Louisiana Governor John Bel Edwards Wednesday served legal notice he intends to call a special session of the 2017 Legislature 30 minutes after the regular session finally adjourns at its official deadline, 6 p.m. on June 8, if the lawmakers have not completed their work on three funding instruments.

Louisiana Governor John Bel Edwards Wednesday served legal notice he intends to call a special session of the 2017 Legislature 30 minutes after the regular session finally adjourns at its official deadline, 6 p.m. on June 8, if the lawmakers have not completed their work on three funding instruments.

Once that is completed, they can adjourn for good again, even if it is that same evening. Otherwise, the special session can run through midnight June 19. Under law, the governor must give notice of his intention to call the session seven days in advance of that date and set topic parameters for the Legislature.

The Legislature has not reached an agreement on House Bills 1, 2 and 3, which dictate state agency operating budgets and construction projects. Unless it is able to accomplish this in eight days, it will have a new window to work -- the fourth special session since Edwards took office in January 2016.

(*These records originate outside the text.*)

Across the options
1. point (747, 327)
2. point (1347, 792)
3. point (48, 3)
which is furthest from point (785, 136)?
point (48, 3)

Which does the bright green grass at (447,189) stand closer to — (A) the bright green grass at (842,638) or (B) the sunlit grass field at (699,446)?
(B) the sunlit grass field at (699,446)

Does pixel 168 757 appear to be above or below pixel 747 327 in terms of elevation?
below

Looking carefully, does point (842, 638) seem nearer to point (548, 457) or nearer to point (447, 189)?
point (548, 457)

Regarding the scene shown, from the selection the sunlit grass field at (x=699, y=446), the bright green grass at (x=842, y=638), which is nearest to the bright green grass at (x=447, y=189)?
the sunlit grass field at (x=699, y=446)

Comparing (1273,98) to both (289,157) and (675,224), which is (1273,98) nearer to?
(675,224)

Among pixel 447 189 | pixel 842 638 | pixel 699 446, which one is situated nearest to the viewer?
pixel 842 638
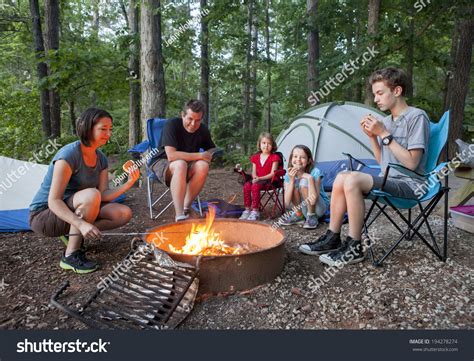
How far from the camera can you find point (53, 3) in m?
6.23

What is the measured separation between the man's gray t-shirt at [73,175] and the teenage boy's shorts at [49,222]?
0.05m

“I am issuing this call as a precautionary measure,” Edwards said in a statement. “Should we come to an agreement on the operating and construction budgets, the special session will not be necessary.”

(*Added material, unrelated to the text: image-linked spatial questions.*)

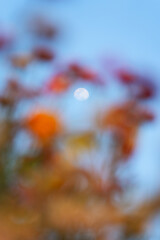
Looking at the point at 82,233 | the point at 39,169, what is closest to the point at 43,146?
the point at 39,169

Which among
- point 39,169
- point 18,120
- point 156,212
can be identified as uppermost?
point 18,120

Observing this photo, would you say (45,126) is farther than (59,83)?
No

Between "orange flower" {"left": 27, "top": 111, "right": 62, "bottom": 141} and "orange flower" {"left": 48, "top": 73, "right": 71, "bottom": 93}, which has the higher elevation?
"orange flower" {"left": 48, "top": 73, "right": 71, "bottom": 93}

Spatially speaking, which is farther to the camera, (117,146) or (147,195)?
(117,146)

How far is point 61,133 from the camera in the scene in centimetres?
62

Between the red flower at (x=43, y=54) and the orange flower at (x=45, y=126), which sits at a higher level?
the red flower at (x=43, y=54)

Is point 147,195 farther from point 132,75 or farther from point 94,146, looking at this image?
point 132,75

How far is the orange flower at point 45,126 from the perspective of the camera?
613 millimetres

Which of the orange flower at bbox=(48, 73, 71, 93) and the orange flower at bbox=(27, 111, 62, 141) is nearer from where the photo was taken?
the orange flower at bbox=(27, 111, 62, 141)

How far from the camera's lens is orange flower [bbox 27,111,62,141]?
613mm

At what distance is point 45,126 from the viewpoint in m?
0.61

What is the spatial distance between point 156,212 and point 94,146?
0.15m

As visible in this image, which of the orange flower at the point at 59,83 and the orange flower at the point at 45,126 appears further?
the orange flower at the point at 59,83

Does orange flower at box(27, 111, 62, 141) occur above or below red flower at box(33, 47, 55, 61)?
below
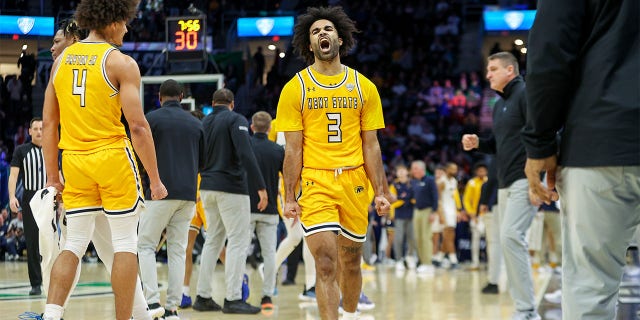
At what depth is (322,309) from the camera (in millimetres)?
5910

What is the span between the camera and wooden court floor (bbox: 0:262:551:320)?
870 cm

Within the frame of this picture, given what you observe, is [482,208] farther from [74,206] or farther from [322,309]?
[74,206]

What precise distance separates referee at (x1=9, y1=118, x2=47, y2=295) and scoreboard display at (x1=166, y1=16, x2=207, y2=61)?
4.77 m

House Bill 1, by Rep. Cameron Henry, R-Metairie, is the state budget. House Bill 2, by Rep. Neil Abramson, D-New Orleans, deals with the capital outlay budget, which prioritizes and authorizes state construction projects. House Bill 3, currently being held captive by House Democrats, is the instrument by which local construction projects are funding through bonds.

HB1 is set to be considered in the Senate Committee on Finance this week, where it are expected to restore some agency funding, left out of the House plan and what triggered the Democratic revolt in the House.. The House’s version of the bill would spend about 97.5 percent of the state’s projected revenue as a precaution aiming to prevent midyear deficits.

HB 2 is set to be discussed in in the Senate Committee on Revenue and Fiscal Affairs, and HB 3 has yet to leave the House.

The special session will not address the fiscal cliff set to hit in July, when $1.3 billion of temporary taxes expire. The Legislature cannot raise revenue in the special session, either.

With frustrations over the House’s lack of worthwhile tax reform mounting, Gov. John Bel Edwards urged legislators there is still time to address the state’s budget crisis in an early morning notice released Wednesday.

Earlier in the day, Edwards chastised House Republicans for their handling of the session and an unwillingness to do more than the “bare minimum.” He said there was still time to address the state’s budget crisis. He said their actions were a “disservice to the people of Louisiana” and reneged on promises made in the last regular session to replace expiring revenue before the impending 2018-19 fiscal cliff that is predicted to create more than $1 billion shortfall in revenue.

Edwards’ statement pointed to published quotes from Rep. Lance Harris, head of the House Republican delegation, noting the Legislature’s intent to bring a workable long-term plan to the session. Though little has materialized from the claims, said Edwards, there are is sufficient legislation languishing in committee and on debate calendars to achieve change before the regular session adjourns June 8.

“There’s still time to make significant reforms to address the fiscal cliff….The time for action is now.”